• _What you need to do_
Reproduce the material word for word, from its start through the line containing "the point at 41,341 →", leaving out the pictures.

• _Spatial data with pictures_

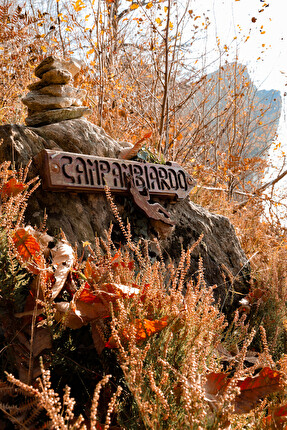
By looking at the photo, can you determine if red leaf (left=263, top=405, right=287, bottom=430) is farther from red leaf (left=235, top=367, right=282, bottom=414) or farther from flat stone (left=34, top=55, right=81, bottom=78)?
flat stone (left=34, top=55, right=81, bottom=78)

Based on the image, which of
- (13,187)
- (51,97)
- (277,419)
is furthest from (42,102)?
(277,419)

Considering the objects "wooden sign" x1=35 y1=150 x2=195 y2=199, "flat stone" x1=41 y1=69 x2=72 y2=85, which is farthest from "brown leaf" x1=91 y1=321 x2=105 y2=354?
"flat stone" x1=41 y1=69 x2=72 y2=85

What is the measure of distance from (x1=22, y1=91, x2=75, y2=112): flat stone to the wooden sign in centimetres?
52

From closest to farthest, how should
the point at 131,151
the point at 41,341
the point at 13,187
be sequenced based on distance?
the point at 41,341 → the point at 13,187 → the point at 131,151

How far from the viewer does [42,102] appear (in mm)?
2498

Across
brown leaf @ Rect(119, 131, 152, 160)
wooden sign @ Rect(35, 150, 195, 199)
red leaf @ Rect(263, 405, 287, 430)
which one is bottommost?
red leaf @ Rect(263, 405, 287, 430)

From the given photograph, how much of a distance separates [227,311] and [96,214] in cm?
138

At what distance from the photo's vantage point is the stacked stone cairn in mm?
2494

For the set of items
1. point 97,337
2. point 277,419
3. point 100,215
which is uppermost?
point 100,215

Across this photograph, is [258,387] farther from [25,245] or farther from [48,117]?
[48,117]

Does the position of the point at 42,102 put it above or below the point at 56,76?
below

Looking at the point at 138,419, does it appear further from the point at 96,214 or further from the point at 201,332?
the point at 96,214

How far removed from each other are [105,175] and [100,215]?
27 centimetres

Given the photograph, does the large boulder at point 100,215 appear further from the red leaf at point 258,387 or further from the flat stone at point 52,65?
the red leaf at point 258,387
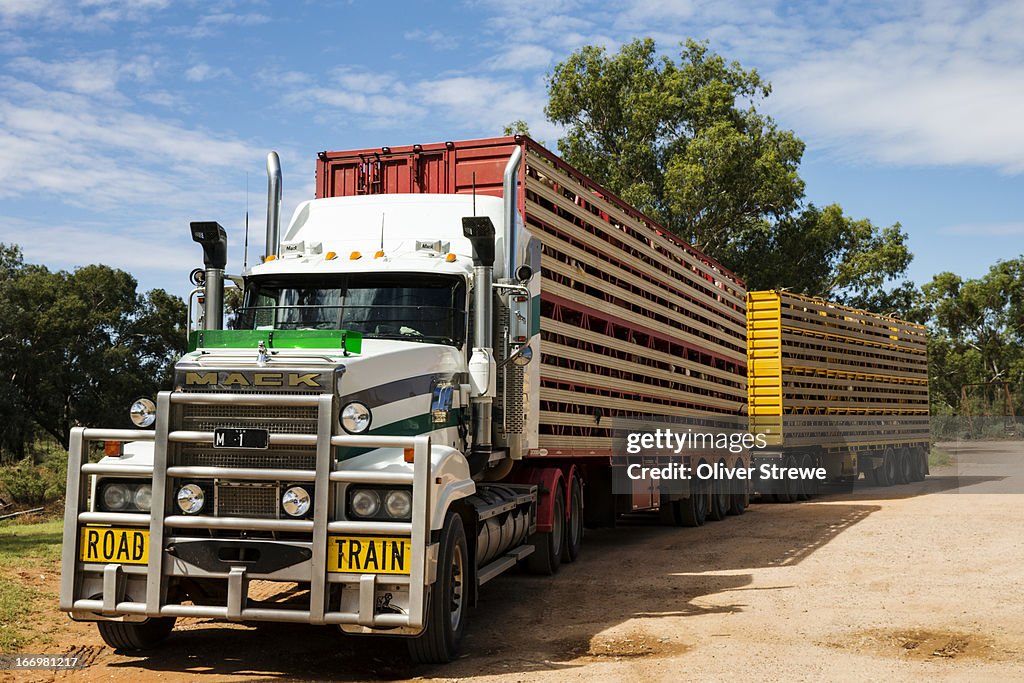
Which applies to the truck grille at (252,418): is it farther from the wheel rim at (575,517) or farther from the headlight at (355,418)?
the wheel rim at (575,517)

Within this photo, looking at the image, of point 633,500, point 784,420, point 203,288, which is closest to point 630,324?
point 633,500

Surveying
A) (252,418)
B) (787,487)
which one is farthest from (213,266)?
(787,487)

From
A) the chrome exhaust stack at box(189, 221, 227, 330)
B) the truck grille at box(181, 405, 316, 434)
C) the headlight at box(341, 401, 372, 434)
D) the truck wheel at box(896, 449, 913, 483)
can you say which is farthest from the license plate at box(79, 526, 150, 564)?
the truck wheel at box(896, 449, 913, 483)

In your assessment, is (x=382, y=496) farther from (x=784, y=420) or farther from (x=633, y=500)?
(x=784, y=420)

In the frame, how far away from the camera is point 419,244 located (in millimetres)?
8633

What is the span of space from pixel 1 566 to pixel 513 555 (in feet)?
17.5

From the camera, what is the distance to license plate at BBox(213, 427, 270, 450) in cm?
634

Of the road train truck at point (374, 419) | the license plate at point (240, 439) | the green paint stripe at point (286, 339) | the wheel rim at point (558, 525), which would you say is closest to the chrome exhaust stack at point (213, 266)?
the road train truck at point (374, 419)

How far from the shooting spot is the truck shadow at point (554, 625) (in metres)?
6.89

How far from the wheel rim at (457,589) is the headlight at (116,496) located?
2.25 meters

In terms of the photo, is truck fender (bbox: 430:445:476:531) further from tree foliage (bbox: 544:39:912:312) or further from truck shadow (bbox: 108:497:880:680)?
tree foliage (bbox: 544:39:912:312)

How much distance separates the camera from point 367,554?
20.4ft

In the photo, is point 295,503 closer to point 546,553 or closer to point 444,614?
point 444,614

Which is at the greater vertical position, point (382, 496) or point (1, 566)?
point (382, 496)
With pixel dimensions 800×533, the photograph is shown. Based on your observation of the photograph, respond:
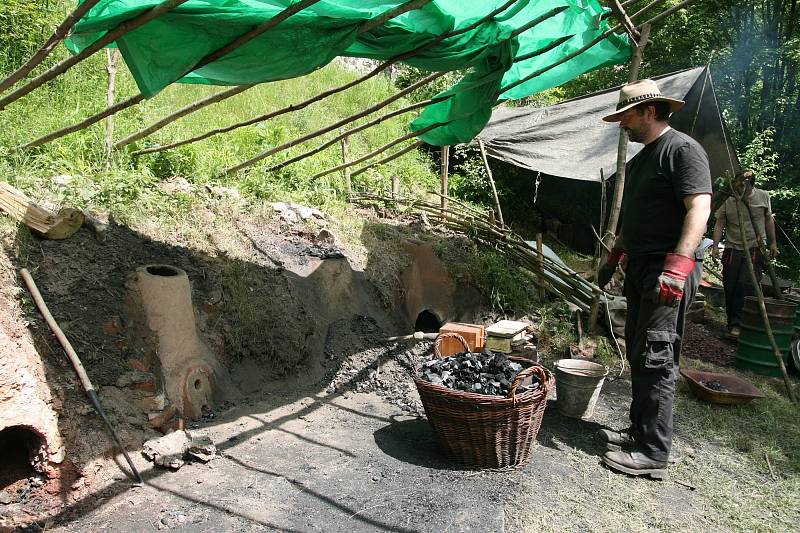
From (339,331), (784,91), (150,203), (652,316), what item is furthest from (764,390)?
(784,91)

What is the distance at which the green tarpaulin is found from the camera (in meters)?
3.35

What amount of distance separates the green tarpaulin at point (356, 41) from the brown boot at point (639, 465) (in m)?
3.09

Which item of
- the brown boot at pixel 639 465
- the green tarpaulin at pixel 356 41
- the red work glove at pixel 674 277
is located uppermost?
the green tarpaulin at pixel 356 41

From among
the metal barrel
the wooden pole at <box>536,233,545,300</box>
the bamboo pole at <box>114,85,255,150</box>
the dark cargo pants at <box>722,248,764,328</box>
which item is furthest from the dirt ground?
the dark cargo pants at <box>722,248,764,328</box>

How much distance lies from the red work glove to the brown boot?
3.41ft

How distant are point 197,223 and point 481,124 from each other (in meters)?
2.90

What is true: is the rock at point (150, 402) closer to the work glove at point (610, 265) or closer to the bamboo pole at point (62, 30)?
the bamboo pole at point (62, 30)

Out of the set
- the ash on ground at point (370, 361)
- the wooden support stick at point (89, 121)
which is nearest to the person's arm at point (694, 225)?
the ash on ground at point (370, 361)

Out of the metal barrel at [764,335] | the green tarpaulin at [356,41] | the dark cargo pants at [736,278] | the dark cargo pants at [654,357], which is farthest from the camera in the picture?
the dark cargo pants at [736,278]

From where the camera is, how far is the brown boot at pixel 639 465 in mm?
3752

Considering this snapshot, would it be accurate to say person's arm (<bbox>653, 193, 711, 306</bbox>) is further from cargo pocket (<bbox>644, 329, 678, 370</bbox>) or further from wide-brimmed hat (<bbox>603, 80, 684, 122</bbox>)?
wide-brimmed hat (<bbox>603, 80, 684, 122</bbox>)

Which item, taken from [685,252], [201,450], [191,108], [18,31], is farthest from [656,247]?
[18,31]

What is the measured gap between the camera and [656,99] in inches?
145

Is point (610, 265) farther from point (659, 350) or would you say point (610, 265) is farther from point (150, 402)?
point (150, 402)
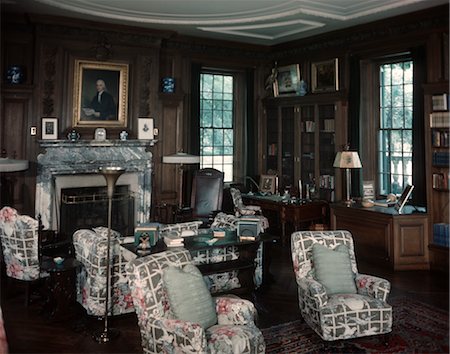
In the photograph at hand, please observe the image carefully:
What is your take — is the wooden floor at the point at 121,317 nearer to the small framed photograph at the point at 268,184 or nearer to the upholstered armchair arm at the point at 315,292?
the upholstered armchair arm at the point at 315,292

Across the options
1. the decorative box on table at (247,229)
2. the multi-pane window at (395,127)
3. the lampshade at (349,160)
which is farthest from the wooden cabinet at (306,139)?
the decorative box on table at (247,229)

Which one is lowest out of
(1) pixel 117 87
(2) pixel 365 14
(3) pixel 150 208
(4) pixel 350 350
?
(4) pixel 350 350

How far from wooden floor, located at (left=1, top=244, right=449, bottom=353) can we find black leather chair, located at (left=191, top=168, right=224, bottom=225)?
1.82 meters

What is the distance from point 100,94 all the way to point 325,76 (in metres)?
3.79

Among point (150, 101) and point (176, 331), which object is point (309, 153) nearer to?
point (150, 101)

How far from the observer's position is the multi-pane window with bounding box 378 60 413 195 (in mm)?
6543

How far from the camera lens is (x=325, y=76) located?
749cm

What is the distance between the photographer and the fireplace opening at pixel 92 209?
6691mm

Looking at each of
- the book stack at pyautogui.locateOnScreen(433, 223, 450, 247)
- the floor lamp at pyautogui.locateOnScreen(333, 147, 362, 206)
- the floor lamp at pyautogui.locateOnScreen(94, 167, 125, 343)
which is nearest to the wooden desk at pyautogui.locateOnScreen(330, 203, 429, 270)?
the book stack at pyautogui.locateOnScreen(433, 223, 450, 247)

• _Task output_
By looking at the photo, can you determine if red leaf (left=263, top=405, right=287, bottom=430) is farther from red leaf (left=235, top=367, right=282, bottom=414) or farther from flat stone (left=34, top=55, right=81, bottom=78)?
flat stone (left=34, top=55, right=81, bottom=78)

Based on the image, which of
- (13,187)
- (51,97)
- (277,419)
is furthest from (42,102)?
(277,419)

Considering the objects "wooden sign" x1=35 y1=150 x2=195 y2=199, "flat stone" x1=41 y1=69 x2=72 y2=85, which is farthest from "brown leaf" x1=91 y1=321 x2=105 y2=354?
"flat stone" x1=41 y1=69 x2=72 y2=85

What is the measure of distance from (x1=22, y1=91, x2=75, y2=112): flat stone to the wooden sign in centimetres?
52

From closest to farthest, how should
the point at 131,151
the point at 41,341
the point at 13,187
be sequenced based on distance?
the point at 41,341 → the point at 13,187 → the point at 131,151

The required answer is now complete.